If it wasn't shemittah, you are right in thinking that returning more than the borrowed amount, if that addition is a recognizable amount, would be usury. This is true despite the fact that returning the same volume is allowed even if the product has increased in value, because it's assumed that such fluctuations aren't significant to neighbors or people who borrow small food items. (Mishna Berura O.C. 450:2 quoted in "The Laws of Ribbis" by R. Reisman, pg 269)
The laws of Shemitta do apply to lending objects (as in, where the deal was that the object would be replaced, not returned, which would be a case of borrowing) as it is no different than lending money. Thus, as long as the 'debt' was already due before shemittah (which, if not stipulated, is a period of 30 days) then shmitta would cancel that debt as well. ("The Laws of Ribbis" by R. Reisman, pg 359 quoting Chayim Shaal 2:38:13)

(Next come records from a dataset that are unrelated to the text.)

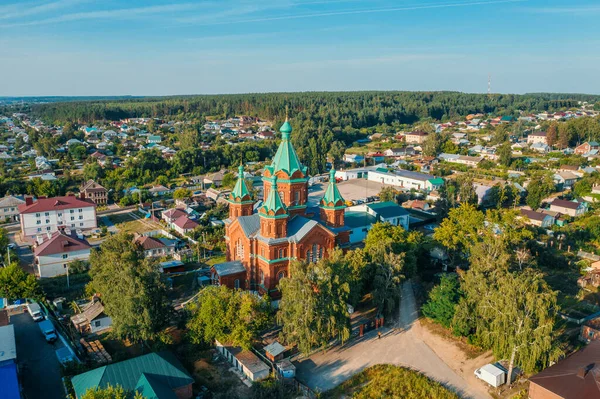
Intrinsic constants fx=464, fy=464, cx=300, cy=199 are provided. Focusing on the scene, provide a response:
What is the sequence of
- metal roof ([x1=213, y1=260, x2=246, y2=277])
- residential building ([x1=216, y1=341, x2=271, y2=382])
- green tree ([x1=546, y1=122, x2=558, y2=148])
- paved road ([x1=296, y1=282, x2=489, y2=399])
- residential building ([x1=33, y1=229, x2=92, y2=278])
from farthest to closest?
green tree ([x1=546, y1=122, x2=558, y2=148])
residential building ([x1=33, y1=229, x2=92, y2=278])
metal roof ([x1=213, y1=260, x2=246, y2=277])
paved road ([x1=296, y1=282, x2=489, y2=399])
residential building ([x1=216, y1=341, x2=271, y2=382])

Returning money after shemittah can either be done as a repayment despite the shemittah, or as a gift of goodwill. If done as a gift, then as long as it's reasonable to look at the extra milk as such and not as reimbursement, then this would probably be allowed (as the Shach Y.D. 160:8-10 writes regarding a regular loan that wasn't cancelled by shemittah).
However, if the food is referred to as 'repayment', the question of whether or not extra food would be considered interest is probably dependent on a question of the Minchas Chinuch (mitzvah 477) as to whether or not shemittah cancels loans automatically, without any action or intent of the lender and borrower, or if it is a mitzvah incumbent upon the lender. According to the latter view, which believes that the loan itself isn't cancelled, it's likely that one would violate the prohibition of usury even after shemittah. (On this, see Minchas Asher Gittin siman 59- he doesn't mention this specific issue but he does discuss the meaning of shemitas kesafim in general at length).
Bottom line, I'd say (besides for saying to first CYLOR) that 'being neighborly' should be clarified that this is meant merely a gift, and not repayment, so that there's no problem.